Preferably, in each case two consecutive positive lenses of the
respective curvatures are provided. A change in the position of the
centers of curvature of the effective curvature therefore takes
place in the region between these lenses or lens groups.
[0041] It is preferred for a plurality of negative lenses to be
arranged consecutively in the region of the waist, there being at
least two, preferably three negative lenses in preferred
embodiments. The said lenses bear the main load of the Petzval
correction and a portion of the correction of the inclined ray
bundles.
[0042] At least two negative lenses are advantageous at the
object-side input of the system during entry into the first belly,
in order to widen the beam coming from the object. Three or more
such negative lenses are preferred. It is advantageous in the case
of high input apertures when at least one aspheric surface is
provided on at least one of the first lenses. Each of the
input-side negative lenses preferably has at least one aspheric
surface.
[0043] It is advantageous independently of the refractive power of
the lenses when aspherization takes place on the wafer side on the
first two lenses in each case given a single-waist objective. The
closer the first aspheric is situated to the reticle, the higher is
the ray bundle separation, and the more effective is the
aspherization. The aspheric on the front side of the second lens is
then also still very close to the reticle, but already has quite
different ray bundle cross sections such that the pair of aspherics
can ideally complement one another and act optimally over and above
this. It may be mentioned as a precaution, however, that the ray
bundle cross sections are particularly small, resulting in the need
to produce particularly smooth aspheric lenses.

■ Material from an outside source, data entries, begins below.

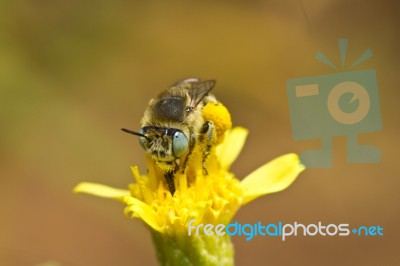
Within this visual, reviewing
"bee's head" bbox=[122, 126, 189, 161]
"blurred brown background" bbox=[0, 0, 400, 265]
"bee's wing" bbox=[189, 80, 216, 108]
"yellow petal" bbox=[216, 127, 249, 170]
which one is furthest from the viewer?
"blurred brown background" bbox=[0, 0, 400, 265]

[0044] A lens group with a strong positive refractive power which
constitutes the first belly in the beam guidance preferably follows
behind this input group. Particularly advantageous are embodiments
in which the effective curvature changes between reticle and waist,
at least between two lenses, the effective curvature of the first
lens being situated on the object side, and the effective curvature
of the directly following lens being situated on the image side.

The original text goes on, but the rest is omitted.